Phnom Penh a le tragique à fleur de peau, juste sous la douceur. On y chemine sur les strates d’une histoire qui rougeoie encore des braises d’une guerre pas si lointaine. La découverte dans un vieux palace d’une « carte spéciale pour les journalistes de passage » conduit le narrateur à ce passé.

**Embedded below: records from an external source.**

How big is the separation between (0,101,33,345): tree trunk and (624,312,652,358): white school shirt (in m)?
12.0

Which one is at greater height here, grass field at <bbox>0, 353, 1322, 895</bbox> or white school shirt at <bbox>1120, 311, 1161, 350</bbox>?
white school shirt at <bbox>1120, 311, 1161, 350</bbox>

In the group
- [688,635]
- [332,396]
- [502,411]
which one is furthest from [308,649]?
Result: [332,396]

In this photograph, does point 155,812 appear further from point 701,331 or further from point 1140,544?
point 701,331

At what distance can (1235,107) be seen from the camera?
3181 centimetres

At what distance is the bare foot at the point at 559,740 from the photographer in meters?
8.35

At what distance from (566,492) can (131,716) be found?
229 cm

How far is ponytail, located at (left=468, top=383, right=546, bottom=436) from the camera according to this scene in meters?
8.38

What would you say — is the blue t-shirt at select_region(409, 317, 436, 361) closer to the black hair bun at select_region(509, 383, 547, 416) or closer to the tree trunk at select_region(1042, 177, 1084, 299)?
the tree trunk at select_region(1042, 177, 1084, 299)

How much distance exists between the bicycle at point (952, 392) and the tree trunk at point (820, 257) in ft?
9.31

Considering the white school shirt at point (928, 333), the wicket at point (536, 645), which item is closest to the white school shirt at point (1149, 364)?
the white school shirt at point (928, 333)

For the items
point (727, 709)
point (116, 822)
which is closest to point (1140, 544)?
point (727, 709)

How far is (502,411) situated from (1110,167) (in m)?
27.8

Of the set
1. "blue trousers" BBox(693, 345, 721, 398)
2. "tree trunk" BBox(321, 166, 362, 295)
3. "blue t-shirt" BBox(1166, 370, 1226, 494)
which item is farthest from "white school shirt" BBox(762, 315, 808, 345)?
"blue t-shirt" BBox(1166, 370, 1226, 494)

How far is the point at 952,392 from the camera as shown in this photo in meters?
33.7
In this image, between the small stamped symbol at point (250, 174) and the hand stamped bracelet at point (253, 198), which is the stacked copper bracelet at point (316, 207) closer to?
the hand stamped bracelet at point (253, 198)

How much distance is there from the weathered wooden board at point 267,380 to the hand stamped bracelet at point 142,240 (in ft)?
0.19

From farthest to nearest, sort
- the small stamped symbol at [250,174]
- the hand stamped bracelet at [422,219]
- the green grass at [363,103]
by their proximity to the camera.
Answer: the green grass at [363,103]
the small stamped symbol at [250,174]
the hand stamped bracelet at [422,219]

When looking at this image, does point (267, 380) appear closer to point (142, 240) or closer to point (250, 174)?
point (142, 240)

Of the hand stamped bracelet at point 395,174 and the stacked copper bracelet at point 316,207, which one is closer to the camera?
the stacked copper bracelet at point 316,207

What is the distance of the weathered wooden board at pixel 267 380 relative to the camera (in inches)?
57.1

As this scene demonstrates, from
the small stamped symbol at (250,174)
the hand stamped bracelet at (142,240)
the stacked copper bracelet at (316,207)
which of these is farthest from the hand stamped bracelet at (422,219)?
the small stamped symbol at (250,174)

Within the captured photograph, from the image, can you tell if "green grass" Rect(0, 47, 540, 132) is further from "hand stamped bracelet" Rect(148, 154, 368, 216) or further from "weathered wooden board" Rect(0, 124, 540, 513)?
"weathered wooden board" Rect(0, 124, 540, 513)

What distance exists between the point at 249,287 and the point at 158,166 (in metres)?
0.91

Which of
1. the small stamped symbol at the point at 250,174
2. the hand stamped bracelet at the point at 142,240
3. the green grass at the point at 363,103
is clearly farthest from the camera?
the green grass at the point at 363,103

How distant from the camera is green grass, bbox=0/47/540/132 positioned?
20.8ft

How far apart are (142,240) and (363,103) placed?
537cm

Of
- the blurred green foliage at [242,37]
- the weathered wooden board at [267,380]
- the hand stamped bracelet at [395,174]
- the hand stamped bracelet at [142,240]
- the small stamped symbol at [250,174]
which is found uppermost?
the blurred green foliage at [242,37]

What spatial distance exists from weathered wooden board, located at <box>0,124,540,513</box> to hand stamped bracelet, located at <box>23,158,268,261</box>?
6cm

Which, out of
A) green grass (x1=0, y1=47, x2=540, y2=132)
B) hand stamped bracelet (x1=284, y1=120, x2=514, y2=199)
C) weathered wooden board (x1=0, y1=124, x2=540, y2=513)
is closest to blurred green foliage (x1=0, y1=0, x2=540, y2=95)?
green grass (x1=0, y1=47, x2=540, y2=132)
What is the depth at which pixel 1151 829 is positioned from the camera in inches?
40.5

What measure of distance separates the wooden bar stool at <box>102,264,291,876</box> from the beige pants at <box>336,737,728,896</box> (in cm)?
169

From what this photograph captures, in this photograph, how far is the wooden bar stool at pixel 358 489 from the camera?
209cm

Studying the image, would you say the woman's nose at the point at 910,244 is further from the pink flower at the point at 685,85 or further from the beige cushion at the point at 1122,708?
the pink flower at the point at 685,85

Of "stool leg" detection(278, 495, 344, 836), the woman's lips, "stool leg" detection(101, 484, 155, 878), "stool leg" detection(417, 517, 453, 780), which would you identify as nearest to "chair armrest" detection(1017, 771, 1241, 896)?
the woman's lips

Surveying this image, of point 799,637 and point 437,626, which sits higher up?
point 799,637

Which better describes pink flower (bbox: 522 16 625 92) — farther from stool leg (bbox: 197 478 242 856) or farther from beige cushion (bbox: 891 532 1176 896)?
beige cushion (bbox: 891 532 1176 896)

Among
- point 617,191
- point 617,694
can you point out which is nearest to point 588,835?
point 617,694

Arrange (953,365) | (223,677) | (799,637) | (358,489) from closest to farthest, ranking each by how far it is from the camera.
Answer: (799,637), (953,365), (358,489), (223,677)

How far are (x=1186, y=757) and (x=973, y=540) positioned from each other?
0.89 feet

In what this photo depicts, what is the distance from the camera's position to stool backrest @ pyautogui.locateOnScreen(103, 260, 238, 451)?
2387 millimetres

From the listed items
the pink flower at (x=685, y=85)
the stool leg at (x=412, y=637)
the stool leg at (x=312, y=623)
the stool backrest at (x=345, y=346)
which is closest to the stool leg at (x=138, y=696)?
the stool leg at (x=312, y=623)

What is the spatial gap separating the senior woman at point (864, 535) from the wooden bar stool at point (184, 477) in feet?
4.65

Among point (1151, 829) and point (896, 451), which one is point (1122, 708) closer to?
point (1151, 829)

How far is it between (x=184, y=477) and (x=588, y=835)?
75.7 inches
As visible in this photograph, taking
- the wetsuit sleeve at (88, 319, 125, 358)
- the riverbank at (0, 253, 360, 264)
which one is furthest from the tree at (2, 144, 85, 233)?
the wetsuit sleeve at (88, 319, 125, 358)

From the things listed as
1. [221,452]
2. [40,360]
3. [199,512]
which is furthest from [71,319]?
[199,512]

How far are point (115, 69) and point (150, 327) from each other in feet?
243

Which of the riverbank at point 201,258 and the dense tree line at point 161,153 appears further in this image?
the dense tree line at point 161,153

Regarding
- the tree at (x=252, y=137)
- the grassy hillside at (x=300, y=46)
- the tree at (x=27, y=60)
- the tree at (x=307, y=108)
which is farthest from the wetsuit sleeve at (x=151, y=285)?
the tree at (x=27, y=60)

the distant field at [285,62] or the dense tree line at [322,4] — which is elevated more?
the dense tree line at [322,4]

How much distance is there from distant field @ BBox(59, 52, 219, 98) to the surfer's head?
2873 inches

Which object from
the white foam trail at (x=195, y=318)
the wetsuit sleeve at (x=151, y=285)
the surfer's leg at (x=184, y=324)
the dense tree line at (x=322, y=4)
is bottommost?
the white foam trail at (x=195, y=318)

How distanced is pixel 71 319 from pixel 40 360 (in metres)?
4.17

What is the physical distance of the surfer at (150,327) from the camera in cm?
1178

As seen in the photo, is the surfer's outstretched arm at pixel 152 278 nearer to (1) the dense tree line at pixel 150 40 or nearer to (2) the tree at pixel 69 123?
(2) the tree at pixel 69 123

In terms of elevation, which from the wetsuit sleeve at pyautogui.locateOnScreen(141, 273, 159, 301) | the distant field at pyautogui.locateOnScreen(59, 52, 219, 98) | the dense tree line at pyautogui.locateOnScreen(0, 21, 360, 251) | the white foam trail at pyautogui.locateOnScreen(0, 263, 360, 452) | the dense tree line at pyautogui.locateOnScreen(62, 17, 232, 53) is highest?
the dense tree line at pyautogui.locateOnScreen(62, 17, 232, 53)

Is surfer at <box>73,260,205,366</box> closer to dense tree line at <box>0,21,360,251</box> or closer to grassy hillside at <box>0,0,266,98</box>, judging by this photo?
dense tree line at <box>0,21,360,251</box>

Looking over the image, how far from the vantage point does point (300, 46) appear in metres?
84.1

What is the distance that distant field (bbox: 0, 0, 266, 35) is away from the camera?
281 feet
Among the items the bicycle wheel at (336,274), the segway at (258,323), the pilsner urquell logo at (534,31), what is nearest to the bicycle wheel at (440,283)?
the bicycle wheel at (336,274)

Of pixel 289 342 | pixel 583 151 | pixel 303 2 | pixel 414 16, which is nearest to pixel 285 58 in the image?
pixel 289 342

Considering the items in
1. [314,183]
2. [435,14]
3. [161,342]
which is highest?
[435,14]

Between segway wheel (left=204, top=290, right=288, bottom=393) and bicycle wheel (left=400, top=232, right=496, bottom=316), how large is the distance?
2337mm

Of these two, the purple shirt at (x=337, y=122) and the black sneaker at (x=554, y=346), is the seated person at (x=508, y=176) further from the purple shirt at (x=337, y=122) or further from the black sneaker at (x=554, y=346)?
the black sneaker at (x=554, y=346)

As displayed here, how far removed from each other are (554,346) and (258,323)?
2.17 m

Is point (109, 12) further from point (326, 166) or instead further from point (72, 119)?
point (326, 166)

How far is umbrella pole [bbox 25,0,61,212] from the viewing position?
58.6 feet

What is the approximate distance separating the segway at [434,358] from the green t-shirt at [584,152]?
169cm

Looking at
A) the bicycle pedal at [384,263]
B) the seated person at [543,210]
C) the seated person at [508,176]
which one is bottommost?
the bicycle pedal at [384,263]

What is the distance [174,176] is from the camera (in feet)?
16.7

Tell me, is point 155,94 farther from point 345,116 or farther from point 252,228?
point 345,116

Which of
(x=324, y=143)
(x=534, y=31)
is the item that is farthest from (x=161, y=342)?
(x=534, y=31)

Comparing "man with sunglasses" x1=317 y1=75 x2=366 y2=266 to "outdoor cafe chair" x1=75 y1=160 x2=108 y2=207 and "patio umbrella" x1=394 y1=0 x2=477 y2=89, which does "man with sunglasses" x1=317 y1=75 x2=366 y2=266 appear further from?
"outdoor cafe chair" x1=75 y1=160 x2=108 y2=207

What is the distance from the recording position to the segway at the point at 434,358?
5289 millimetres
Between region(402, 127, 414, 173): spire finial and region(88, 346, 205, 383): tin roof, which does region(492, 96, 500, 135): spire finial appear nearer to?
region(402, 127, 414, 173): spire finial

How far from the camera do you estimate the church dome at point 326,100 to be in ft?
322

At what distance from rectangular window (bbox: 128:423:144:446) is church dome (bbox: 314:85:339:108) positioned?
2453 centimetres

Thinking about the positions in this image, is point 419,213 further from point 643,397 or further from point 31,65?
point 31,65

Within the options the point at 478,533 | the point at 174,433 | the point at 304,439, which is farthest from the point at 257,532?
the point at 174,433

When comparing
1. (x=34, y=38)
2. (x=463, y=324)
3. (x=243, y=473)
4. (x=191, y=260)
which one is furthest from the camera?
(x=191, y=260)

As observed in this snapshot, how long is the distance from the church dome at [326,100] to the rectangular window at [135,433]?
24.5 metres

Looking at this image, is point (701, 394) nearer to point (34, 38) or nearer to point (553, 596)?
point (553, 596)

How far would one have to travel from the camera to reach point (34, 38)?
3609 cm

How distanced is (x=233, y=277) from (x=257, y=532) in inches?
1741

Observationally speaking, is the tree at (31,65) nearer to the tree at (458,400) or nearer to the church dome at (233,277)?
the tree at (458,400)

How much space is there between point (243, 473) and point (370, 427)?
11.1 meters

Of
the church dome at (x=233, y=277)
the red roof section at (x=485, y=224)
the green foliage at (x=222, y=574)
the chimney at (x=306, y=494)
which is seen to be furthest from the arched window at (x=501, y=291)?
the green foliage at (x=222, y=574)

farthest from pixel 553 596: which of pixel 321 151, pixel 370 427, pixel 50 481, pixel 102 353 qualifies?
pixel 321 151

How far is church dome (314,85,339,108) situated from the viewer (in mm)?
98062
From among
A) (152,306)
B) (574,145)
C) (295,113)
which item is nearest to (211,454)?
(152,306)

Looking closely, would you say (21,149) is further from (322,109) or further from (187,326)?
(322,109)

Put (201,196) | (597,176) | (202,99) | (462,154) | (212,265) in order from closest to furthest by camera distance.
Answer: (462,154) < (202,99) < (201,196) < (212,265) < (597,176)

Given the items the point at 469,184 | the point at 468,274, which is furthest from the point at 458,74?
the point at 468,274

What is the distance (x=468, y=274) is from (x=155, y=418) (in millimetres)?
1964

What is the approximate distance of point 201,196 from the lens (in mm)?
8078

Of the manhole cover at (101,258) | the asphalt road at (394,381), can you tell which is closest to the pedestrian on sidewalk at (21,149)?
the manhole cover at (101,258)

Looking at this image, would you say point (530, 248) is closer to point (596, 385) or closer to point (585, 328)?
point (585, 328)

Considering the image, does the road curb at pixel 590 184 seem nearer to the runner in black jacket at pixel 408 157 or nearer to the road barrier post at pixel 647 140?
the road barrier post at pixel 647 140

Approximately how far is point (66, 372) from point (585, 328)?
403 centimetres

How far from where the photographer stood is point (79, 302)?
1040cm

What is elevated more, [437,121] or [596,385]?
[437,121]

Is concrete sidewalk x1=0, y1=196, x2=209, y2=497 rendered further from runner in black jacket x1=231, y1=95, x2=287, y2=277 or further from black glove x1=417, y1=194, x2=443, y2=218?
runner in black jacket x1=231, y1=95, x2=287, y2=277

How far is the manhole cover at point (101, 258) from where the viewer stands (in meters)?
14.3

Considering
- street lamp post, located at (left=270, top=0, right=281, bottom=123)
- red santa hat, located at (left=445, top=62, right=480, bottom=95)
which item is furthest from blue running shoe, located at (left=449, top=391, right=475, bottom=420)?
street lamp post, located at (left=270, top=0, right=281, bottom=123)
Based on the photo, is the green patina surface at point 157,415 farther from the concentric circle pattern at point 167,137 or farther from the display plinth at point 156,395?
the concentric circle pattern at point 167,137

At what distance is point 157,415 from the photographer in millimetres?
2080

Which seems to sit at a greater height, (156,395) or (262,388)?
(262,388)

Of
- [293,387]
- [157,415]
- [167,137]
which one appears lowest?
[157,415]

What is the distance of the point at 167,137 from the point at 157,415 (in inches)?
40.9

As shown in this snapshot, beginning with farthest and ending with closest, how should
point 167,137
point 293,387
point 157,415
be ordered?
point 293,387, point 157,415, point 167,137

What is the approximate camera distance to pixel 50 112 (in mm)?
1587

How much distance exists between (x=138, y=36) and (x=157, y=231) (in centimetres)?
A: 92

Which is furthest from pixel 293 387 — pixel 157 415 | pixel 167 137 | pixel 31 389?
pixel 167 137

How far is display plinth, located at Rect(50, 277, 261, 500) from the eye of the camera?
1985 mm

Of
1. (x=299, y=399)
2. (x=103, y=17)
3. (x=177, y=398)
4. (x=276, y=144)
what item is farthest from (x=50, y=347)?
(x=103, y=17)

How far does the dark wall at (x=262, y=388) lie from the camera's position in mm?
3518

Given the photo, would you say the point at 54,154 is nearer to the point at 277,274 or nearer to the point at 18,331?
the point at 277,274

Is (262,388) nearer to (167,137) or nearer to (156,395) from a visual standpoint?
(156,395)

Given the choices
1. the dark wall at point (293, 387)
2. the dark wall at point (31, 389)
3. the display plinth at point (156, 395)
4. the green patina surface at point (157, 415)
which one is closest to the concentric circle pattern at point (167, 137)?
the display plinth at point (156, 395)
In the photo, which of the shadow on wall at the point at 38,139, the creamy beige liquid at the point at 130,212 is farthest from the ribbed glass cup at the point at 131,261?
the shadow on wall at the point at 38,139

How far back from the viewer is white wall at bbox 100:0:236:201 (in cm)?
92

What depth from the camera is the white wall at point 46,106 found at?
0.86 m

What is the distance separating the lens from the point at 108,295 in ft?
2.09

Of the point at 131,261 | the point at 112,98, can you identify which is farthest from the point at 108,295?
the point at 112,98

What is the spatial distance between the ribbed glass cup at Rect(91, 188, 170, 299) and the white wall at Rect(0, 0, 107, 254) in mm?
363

Sur la photo d’identité rayonne le visage d’Elizabeth, jeune Américaine des Seventies. Des décennies plus tard, devenue une figure majeure des médias outre-Atlantique, elle offre au narrateur le fil rouge qui le mène vers l’univers oublié des correspondants de guerre au Cambodge – dans l’arrière-cour du conflit vietnamien. Un monde de routes poussiéreuses, écrasées de chaleur, où le danger – Viet Cong, Khmers rouges – peut surgir à chaque instant ; un monde en voie d’encerclement, où, dans la vibration des bombardements, les reporters sont observateurs et partie prenante du chaos ambiant.
Avec ses séductions nocturnes, le grand hôtel dont la presse étrangère a fait son repaire dans la capitale est un havre précaire : beaucoup de journalistes qui en partent disparaissent sur la route. Ils vont rejoindre les âmes errantes qui hantent la terre des Khmers, laissant leurs confrères sous l’emprise du pays et de la tragédie qui s’annonce.
Saisi comme en écho, le narrateur les regarde vivre, à retardement – manière d’emprunter une vie qui n’était pas la sienne…
Étrange nostalgie que celle d’un passé que l’on n’a pas vécu.
Neurobiologiste de formation, Jean-François Bouvet est éditorialiste au Point et auteur de nombreux ouvrages remarqués, dont Bébés à la carte (2017) et Le Camion et la Poupée. L’homme et la femme ont-ils un cerveau différent ? (2012).
Avec Havre de guerre, son premier récit qui se lit comme un roman, il donne libre cours à une tout autre passion – celle que suscite en lui le destin tourmenté d’un pays qui lui est cher, le Cambodge.